## EXCERTO PARA LEITURA
◆ ◆ ◆

1.2. Pede a anulação do despacho e deliberação e a condenação do Conselho Superior da Magistratura «(…) a instaurar um processo de averiguações competente sobre a matéria objecto da participação em causa, com incidência em todo o corpus processual implicado, e, consequentemente, a proferir nova deliberação julgando procedente essa participação disciplinar contra a Magistrada acima identificada, com todos os devidos efeitos legais (…).».


2. O Conselho Superior da Magistratura apresentou contestação em que, além do mais, invocou a exceção dilatória da ilegitimidade processual ativa do autor e ainda a falta de indicação dos contrainteressados. Concluiu pela procedência da exceção e, subsidiariamente, pela improcedência da ação.


3. O Ministério Público foi de parecer que o autor carece de legitimidade.


4. Notificado, nada disse o autor.


***


O tribunal é competente em razão da nacionalidade, da matéria e da hierarquia.


Inexistem nulidades que invalidem todo o processado.


As partes têm capacidade e personalidade judiciárias e o Conselho Superior da Magistratura é parte legítima.


*


5. Da ilegitimidade do autor.


5.1. Sustentam o Conselho Superior da Magistratura e o Ministério Público que o exercício da ação disciplinar sobre os juízes, levado a cabo pelo CSM, visa exclusivamente fins de interesse público, que se consubstanciam na exigência de um bom e regular funcionamento do sistema de justiça, esgotando-se o direito dos cidadãos na faculdade de participar ao CSM factos ou decisões suscetíveis de constituir infração disciplinar. Uma vez efetuada a participação ou queixa, cumpre ao CSM, nos termos legalmente previstos e no âmbito das competências que lhe são confiadas enquanto órgão constitucional dotado de autonomia administrativa e responsável pela gestão e disciplina dos juízes da jurisdição judicial, decidir, fundamentadamente, acerca do arquivamento ou do prosseguimento do processo em matéria disciplinar. Aduz o CSM, que não se vislumbra em que medida o arquivamento da queixa apresentada e a não prossecução de ação disciplinar poderia refletir-se, direta e pessoalmente, na esfera jurídica do Autor.

◆ ◆ ◆

## TAREFAS ESCRITAS
1. Altere a passagem do excerto que começa em "1.2. Pede a" e vai até "carece de legitimidade.", escrevendo "CSM" no lugar de "Conselho Superior da Magistratura".
2. De acordo com o excerto, qual foi o parecer do Ministério Público?

## REGISTOS EM BRUTO

◆ ◆ ◆

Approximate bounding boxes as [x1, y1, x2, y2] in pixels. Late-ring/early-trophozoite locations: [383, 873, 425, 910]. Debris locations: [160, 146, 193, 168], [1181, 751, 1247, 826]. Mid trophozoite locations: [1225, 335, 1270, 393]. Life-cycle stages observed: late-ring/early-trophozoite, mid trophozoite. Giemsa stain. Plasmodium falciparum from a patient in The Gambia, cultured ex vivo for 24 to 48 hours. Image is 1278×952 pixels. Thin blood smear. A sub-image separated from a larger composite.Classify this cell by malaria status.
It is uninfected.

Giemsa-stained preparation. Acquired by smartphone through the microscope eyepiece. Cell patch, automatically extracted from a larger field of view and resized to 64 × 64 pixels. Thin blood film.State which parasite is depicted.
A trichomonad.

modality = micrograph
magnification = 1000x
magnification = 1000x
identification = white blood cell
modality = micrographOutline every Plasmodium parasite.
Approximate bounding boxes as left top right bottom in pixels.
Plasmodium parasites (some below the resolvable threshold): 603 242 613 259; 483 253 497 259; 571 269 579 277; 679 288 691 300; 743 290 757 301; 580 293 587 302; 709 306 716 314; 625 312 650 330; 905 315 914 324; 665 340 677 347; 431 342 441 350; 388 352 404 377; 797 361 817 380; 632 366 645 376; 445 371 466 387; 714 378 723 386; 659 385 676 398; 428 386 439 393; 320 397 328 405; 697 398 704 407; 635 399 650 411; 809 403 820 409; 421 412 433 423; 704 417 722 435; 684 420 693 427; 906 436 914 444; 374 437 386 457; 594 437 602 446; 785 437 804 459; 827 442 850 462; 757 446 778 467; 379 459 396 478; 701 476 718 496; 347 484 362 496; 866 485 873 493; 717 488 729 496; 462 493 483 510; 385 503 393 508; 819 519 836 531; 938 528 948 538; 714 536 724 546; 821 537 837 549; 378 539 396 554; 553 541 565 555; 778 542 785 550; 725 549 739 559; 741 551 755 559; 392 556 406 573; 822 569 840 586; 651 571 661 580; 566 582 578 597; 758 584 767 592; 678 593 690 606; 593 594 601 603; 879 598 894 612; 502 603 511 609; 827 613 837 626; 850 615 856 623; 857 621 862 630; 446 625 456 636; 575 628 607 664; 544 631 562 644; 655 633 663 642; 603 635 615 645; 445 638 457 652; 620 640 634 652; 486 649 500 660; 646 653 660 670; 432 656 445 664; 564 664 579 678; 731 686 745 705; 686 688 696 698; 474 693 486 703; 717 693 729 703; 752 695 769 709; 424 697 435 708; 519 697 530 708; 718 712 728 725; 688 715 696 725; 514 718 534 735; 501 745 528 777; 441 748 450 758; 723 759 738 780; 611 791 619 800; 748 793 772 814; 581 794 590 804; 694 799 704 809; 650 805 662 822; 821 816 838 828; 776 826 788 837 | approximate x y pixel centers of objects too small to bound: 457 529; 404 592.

◆ ◆ ◆

## RESPOSTAS DADAS
1.
1.2. Pede a anulação do despacho e deliberação e a condenação do CSM «(…) a instaurar um processo de averiguações competente sobre a matéria objecto da participação em causa, com incidência em todo o corpus processual implicado, e, consequentemente, a proferir nova deliberação julgando procedente essa participação disciplinar contra a Magistrada acima identificada, com todos os devidos efeitos legais (…).».


2. O CSM apresentou contestação em que, além do mais, invocou a exceção dilatória da ilegitimidade processual ativa do autor e ainda a falta de indicação dos contrainteressados. Concluiu pela procedência da exceção e, subsidiariamente, pela improcedência da ação.


3. O Ministério Público foi de parecer que o autor carece de legitimidade.

2. O de que o autor carece de legitimidade.